→ **WORK INSTRUCTIONS**
Update the records below by changing each "child's raised arm" to "child's lifted arm" and keeping everything else the same.

→ **ENTRIES SHOWN**
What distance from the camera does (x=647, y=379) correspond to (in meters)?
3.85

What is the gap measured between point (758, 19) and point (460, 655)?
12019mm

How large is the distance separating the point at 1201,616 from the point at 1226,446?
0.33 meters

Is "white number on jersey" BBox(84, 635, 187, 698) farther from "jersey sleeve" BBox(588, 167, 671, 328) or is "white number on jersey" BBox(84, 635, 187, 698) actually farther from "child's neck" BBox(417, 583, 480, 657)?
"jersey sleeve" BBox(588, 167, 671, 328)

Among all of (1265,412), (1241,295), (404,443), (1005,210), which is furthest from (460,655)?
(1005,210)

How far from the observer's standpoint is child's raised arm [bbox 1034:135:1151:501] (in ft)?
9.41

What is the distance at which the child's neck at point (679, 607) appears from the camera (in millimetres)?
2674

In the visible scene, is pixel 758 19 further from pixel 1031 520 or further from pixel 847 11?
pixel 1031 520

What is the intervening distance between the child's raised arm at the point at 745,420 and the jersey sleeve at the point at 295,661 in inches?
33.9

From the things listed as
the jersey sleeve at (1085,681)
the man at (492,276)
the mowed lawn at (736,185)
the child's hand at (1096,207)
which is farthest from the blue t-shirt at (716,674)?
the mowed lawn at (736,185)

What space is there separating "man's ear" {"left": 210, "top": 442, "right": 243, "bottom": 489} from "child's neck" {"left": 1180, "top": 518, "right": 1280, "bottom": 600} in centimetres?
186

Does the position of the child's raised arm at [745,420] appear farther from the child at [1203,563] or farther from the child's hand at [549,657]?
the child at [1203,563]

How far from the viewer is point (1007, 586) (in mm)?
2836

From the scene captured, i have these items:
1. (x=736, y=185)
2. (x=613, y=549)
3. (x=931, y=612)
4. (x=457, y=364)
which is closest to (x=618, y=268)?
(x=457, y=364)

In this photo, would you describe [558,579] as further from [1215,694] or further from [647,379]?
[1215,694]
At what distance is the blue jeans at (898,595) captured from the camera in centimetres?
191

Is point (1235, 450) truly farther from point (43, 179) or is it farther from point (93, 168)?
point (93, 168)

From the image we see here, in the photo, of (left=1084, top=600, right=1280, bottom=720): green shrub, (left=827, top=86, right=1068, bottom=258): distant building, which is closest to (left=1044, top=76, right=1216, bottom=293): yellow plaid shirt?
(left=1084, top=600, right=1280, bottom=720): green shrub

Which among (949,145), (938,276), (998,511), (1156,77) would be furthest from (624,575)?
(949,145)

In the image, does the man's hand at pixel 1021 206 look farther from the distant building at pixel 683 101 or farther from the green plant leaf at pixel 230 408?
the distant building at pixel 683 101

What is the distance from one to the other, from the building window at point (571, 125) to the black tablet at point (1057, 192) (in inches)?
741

→ **THE RESULT**
What distance from the camera does (x=647, y=379) correspond to (in meters)?
3.85

What is the gap measured between point (758, 19) and point (460, 655)?
12019mm

How large is the distance separating the point at 1201,616 from the point at 1226,446?
0.33 meters

Is "white number on jersey" BBox(84, 635, 187, 698) farther from "jersey sleeve" BBox(588, 167, 671, 328) or is "white number on jersey" BBox(84, 635, 187, 698) actually farther from "child's neck" BBox(417, 583, 480, 657)?
"jersey sleeve" BBox(588, 167, 671, 328)

Among all of (1265,412), (1241,295), (404,443), (1005,210), which is furthest from (460,655)?
(1005,210)

How far from the observer's standpoint is child's lifted arm [bbox 1034:135:1151:501] (in ft)?
9.41

What is the distance at which the child's neck at point (679, 607) appears from the camera (in millimetres)?
2674

In the visible scene, is pixel 758 19 further from pixel 1031 520 or further from pixel 847 11?
pixel 1031 520

What is the intervening distance between the child's lifted arm at the point at 745,420 and the jersey sleeve at the point at 295,661 in inches?
33.9

From the things listed as
the jersey sleeve at (1085,681)
the man at (492,276)
the mowed lawn at (736,185)
the child's hand at (1096,207)
which is farthest from the blue t-shirt at (716,674)?
the mowed lawn at (736,185)

What space is there separating "man's ear" {"left": 210, "top": 442, "right": 243, "bottom": 489} from "child's neck" {"left": 1180, "top": 518, "right": 1280, "bottom": 600} in centimetres?
186

Does the position of the child's lifted arm at [745,420] appear farther from the child at [1203,563] or farther from the child's hand at [549,657]?
the child at [1203,563]

How far from the viewer is point (1007, 586) (in mm)?
2836

From the scene captured, i have these items:
1. (x=736, y=185)
2. (x=613, y=549)
3. (x=931, y=612)
4. (x=457, y=364)
which is closest to (x=618, y=268)?
(x=457, y=364)

In this photo, would you describe [558,579] as further from [1215,694] or further from [647,379]?
[1215,694]
At what distance is the blue jeans at (898,595) captured from the camera in centimetres?
191

Is point (1235, 450) truly farther from point (43, 179) or is it farther from point (93, 168)?
point (93, 168)

From the image we see here, in the photo, of (left=1084, top=600, right=1280, bottom=720): green shrub, (left=827, top=86, right=1068, bottom=258): distant building, which is closest to (left=1044, top=76, right=1216, bottom=293): yellow plaid shirt?
(left=1084, top=600, right=1280, bottom=720): green shrub

Which among (949,145), (938,276), (998,511), (1156,77) would be furthest from (624,575)?
(949,145)

In the image, does the man's hand at pixel 1021 206 look farther from the distant building at pixel 683 101 or farther from the green plant leaf at pixel 230 408?
the distant building at pixel 683 101

What is the distance from one to the other, from the building window at point (571, 125) to the black tablet at point (1057, 192) (in inches)?
741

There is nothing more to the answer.